Cryptocarya corrugata, commonly known as corduroy laurel, oak walnut, acidwood or bull's breath, is a species of flowering plant in the laurel family and is endemic to north Queensland. It is a tree with egg-shaped to elliptic leaves, the flowers creamy-green, slightly perfumed and tube-shaped, and the fruit a spherical black to bluish-black drupe.

==Description==
Cryptocarya corrugata is a tree that typically grows to a height of 35 m, its stems sometimes buttressed, and its twigs more or less fluted and densely covered with twisted brown hairs. Its leaves are egg-shaped to elliptic, 35–110 mm long and 20–55 mm wide on a petiole 6–18 mm long. The flowers are arranged in panicles usually shorter than the leaves, greenish-cream and more or less perfumed, the perianth tube 0.8–1.4 mm long and 1.3–1.7 mm wide. The tepals are 1.4–2.4 mm long and 0.8–1.4 mm wide. The outer anthers are 0.6–0.8 mm long and 0.5–0.7 mm wide, the inner anthers 0.6–0.9 mm long and 0.4–0.5 mm wide and hairy.

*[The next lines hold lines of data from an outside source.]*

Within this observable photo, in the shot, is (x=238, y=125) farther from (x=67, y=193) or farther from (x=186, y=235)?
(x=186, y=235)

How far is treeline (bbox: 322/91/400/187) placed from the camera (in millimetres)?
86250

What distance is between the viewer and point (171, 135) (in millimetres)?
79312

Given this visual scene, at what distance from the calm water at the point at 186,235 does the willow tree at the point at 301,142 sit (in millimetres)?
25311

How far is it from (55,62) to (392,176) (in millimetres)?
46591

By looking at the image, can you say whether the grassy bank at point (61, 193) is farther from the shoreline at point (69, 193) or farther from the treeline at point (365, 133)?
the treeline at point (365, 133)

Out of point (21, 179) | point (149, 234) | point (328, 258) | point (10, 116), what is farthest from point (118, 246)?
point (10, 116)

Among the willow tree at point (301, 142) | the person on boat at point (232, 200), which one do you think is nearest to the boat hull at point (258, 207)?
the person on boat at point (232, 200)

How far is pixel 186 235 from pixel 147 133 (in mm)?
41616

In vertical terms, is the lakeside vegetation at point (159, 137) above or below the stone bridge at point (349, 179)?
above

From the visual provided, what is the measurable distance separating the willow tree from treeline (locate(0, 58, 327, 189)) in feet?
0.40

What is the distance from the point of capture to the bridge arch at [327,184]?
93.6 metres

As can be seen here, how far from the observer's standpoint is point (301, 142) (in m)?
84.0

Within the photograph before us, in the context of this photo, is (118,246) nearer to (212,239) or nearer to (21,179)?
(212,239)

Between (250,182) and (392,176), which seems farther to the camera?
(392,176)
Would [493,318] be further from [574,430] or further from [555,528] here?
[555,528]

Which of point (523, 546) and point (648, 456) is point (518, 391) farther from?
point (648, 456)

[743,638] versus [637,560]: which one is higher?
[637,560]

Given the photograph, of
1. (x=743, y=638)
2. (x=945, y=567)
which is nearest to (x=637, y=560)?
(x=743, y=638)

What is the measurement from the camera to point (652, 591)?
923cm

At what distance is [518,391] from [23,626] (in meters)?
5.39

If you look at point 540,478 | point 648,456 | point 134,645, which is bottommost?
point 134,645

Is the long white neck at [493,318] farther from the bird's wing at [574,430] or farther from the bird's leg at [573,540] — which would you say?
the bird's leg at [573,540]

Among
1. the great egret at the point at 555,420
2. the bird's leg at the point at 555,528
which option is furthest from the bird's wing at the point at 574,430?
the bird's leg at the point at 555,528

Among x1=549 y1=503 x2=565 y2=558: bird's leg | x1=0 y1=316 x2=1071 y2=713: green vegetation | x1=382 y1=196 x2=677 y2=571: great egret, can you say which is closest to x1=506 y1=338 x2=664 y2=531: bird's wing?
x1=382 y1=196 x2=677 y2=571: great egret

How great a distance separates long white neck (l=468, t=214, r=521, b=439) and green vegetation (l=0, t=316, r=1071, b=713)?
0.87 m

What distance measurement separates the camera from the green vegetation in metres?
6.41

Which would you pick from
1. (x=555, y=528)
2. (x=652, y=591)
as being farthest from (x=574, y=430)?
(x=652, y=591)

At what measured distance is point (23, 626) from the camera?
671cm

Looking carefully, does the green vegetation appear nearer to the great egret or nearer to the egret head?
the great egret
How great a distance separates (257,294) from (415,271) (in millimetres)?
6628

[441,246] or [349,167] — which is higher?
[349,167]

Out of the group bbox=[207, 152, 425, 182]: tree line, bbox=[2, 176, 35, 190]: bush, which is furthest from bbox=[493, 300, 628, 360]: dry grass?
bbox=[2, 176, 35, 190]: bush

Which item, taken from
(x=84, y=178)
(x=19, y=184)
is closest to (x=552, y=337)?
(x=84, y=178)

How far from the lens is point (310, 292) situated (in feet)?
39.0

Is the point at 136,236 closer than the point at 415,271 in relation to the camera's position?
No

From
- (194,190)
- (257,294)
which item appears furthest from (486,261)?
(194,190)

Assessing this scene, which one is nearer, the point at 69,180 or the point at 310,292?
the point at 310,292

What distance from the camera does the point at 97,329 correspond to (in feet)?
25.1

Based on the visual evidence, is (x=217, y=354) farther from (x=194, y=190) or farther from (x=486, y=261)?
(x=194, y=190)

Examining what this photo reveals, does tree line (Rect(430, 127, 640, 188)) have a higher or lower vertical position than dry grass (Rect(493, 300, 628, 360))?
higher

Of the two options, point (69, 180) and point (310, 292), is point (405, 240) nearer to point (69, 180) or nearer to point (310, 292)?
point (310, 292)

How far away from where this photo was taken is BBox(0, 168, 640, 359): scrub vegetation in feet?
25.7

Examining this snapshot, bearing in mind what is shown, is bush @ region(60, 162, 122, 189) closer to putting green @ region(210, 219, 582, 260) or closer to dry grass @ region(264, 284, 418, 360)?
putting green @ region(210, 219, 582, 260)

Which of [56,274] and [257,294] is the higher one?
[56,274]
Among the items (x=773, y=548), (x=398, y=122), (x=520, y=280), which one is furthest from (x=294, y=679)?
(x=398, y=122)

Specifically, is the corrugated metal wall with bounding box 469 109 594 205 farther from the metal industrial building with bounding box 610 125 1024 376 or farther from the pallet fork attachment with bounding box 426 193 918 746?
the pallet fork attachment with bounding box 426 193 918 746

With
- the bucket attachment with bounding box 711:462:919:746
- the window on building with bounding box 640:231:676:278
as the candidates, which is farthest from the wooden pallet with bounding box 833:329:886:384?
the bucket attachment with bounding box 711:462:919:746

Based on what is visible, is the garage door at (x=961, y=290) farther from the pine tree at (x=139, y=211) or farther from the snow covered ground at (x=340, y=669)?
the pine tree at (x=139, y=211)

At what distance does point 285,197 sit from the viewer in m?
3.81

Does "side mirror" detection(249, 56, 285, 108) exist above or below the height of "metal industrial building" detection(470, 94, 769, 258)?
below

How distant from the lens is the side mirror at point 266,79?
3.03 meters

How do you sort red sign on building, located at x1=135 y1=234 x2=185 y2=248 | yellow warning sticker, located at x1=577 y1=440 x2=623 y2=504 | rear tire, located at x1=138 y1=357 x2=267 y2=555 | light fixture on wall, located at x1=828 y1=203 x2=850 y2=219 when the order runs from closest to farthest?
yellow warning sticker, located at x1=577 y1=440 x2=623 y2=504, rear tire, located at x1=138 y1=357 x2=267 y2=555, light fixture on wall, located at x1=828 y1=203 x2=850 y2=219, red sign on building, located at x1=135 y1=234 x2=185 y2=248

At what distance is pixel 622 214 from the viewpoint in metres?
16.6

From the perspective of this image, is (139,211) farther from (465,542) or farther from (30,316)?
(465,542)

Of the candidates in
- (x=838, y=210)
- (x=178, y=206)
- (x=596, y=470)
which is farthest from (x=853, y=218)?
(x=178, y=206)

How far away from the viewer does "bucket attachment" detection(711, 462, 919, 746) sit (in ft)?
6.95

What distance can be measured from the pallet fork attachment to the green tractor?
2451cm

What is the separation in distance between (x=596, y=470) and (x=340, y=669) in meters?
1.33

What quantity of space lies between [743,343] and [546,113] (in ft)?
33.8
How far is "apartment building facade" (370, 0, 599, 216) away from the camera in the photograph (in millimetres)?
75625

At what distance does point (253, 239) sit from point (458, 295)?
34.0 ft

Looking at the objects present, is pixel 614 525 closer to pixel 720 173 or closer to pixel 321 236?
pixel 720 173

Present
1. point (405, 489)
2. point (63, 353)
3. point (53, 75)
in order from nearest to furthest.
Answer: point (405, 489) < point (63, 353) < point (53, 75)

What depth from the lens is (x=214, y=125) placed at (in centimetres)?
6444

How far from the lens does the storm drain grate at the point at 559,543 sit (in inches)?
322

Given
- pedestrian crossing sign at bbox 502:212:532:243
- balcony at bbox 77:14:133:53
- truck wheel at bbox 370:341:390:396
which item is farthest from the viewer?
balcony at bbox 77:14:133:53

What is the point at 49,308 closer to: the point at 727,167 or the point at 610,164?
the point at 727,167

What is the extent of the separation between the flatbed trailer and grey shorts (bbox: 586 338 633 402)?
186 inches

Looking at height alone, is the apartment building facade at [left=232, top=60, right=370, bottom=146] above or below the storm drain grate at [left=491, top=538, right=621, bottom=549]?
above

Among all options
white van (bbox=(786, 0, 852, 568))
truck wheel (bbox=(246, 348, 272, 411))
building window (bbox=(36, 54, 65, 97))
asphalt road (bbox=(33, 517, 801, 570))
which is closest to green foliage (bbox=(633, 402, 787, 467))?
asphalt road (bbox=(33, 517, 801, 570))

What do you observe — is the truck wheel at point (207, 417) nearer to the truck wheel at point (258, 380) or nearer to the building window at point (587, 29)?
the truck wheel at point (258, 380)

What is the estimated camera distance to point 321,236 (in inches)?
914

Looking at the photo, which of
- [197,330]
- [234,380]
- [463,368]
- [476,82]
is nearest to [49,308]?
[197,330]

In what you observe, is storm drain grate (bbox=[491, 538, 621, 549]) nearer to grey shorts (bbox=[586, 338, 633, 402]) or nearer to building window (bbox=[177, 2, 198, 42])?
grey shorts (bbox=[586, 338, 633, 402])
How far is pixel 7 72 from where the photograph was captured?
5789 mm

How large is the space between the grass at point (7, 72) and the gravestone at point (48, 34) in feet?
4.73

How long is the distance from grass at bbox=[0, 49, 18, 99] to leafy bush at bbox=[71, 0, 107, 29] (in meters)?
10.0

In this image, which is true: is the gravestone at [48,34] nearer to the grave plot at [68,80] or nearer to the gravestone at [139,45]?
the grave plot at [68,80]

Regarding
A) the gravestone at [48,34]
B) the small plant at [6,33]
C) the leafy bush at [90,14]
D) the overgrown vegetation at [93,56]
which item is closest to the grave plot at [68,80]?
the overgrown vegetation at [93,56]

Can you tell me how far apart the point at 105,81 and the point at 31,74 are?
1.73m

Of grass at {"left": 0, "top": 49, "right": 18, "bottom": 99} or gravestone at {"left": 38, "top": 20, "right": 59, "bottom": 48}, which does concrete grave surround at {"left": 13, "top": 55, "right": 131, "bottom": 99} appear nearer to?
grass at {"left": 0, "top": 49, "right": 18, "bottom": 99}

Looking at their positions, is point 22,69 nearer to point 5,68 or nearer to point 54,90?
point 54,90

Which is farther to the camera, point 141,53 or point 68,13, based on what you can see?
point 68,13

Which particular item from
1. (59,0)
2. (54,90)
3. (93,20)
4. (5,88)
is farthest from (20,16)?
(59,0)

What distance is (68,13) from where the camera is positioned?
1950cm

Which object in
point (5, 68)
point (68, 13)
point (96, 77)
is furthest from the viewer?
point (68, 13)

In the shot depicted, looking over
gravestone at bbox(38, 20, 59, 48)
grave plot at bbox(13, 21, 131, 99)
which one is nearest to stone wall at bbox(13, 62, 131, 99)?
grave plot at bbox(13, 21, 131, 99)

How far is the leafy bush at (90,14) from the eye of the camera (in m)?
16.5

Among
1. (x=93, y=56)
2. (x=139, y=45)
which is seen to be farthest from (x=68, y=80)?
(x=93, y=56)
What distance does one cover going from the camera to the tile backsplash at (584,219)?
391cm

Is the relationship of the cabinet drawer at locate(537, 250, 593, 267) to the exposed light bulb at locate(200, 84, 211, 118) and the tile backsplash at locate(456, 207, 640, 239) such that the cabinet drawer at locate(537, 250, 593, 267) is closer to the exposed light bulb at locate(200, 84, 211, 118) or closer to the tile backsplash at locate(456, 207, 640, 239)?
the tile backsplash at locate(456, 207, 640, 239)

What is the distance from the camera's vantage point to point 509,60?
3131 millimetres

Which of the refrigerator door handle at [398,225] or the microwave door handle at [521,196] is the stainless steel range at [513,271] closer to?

Flowering occurs from November to January, and the fruit is a black to bluish-black drupe 15–22 mm long and 22–34 mm wide.

==Taxonomy==
Cryptocarya corrugata was first described in 1926 by Cyril Tenison White and William Douglas Francis in the Proceedings of the Royal Society of Queensland from specimens collected by Francis in the Eungella Range in 1922.

==Distribution and habitat==
Corduroy laurel grows in mountain rainforests at elevations from 350 to 1200 m from Cooktown to Eungella in north-east and central-eastern Queensland.

==Ecology==
The fruit is eaten by cassowaries and fruit pigeons.